On descending, she found Charlotte and the fishmonger wreathed in smiles, their negotiation having apparently concluded with credit on both sides. Seeing his empty creels, a thought struck Elizabeth.
“Do you return to Elbe tonight?”
The fishmonger seemed struck dumb at being addressed so directly, but after a little pressing was persuaded to admit that, allowing for a few hours rest at his uncle’s house, dawn would rise for him over Elbe harbour.

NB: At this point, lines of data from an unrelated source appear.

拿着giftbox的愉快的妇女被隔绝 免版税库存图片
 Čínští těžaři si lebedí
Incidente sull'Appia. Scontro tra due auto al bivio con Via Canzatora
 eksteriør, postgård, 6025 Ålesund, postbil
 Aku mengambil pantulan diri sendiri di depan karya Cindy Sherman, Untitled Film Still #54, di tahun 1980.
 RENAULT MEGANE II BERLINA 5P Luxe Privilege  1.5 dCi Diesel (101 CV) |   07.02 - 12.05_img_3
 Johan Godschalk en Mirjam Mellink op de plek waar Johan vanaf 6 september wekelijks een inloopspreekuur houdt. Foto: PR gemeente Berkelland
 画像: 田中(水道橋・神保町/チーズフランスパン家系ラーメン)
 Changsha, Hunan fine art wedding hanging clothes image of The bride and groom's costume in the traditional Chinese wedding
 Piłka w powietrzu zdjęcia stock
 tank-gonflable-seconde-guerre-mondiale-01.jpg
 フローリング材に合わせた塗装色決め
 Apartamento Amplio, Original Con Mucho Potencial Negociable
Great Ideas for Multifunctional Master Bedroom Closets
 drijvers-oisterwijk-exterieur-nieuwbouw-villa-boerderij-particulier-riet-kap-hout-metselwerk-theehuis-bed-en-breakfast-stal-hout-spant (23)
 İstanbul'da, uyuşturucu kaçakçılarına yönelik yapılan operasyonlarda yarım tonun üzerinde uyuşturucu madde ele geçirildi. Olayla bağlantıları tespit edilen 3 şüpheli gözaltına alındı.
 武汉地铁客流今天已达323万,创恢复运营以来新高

“In that case, I wonder if you might take this letter and see it safe on a boat for Gaaldine?” She extended the letter, together with a small purse whose contents she thought should cover all relevant expenses, with a little over for compliments.
Charlotte frowned.
“Elizabeth, my dear. Lady Catherine would frank every letter which you might wish to send.”
She smiled. “I’m sure she would. But I have trespassed too far on Lady Catherine’s good nature in that regard. I do not wish her to think either me or you encroaching.” She turned to the fishmonger. “It will not put you out of your way?”
Mindful, no doubt, that his interest was bound up with acquiescence, the fishmonger shook his head. After his departure, Elizabeth was at last released to go to her room and give her pent-up feelings the release of tears. So severe was the headache that this brought on that she had no difficulty in convincing Charlotte that she was quite unequal to the proposed evening’s tea-drinking at Rosings, despite Mr Collins’ fears that Lady Catherine might take this amiss, and his fussing several times along the landing, asking in a loud, nerve-jangling whisper (which she supposed was his concession to her illness) whether she was sure the exertion would not do her good?
Her point carried at last and her hosts departed across the park to Rosings.